_Exercise_. Emit a verbatim copy of the lines below from the line with "White Pink Picotee Sun Dancer Hybrid Begonia" through the line with "oem الطبيعية بيع الشعر الطبيعي في الهند", excluding pictures and everything outside that range.

_Entries supplied_.

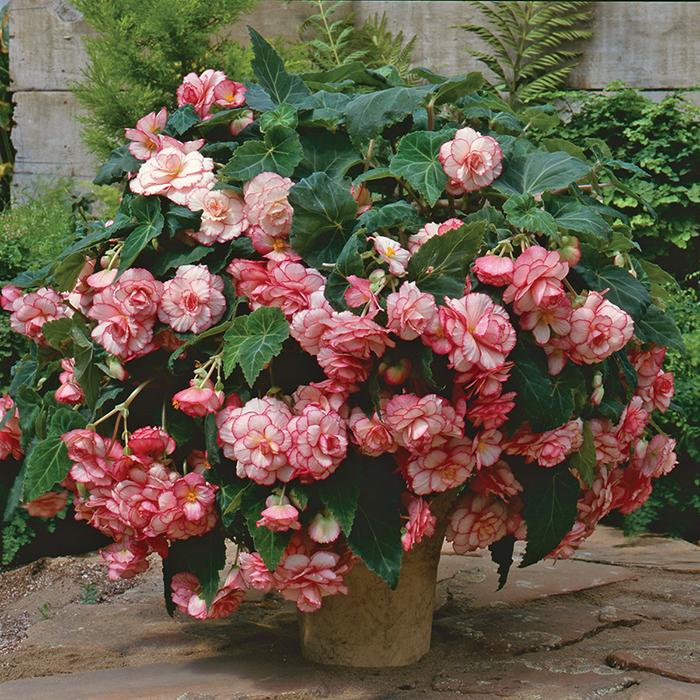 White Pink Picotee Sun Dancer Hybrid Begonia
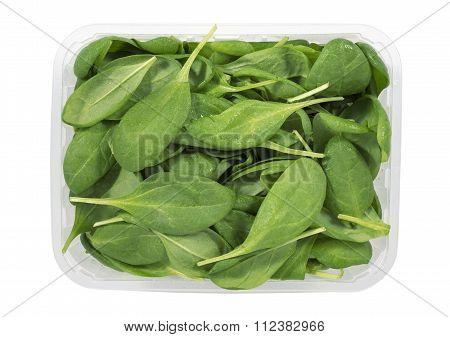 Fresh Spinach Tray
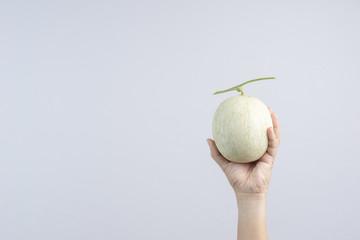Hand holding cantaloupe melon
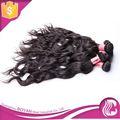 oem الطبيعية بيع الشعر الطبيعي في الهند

...

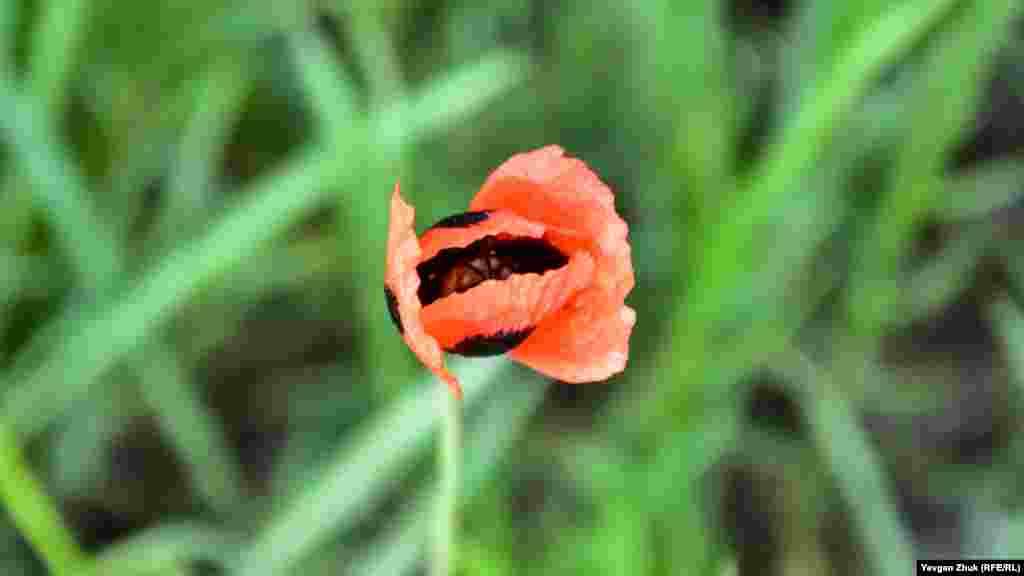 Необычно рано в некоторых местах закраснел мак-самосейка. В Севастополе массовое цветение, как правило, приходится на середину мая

_Problem solution_.
 White Pink Picotee Sun Dancer Hybrid Begonia
 Fresh Spinach Tray
Hand holding cantaloupe melon
 oem الطبيعية بيع الشعر الطبيعي في الهند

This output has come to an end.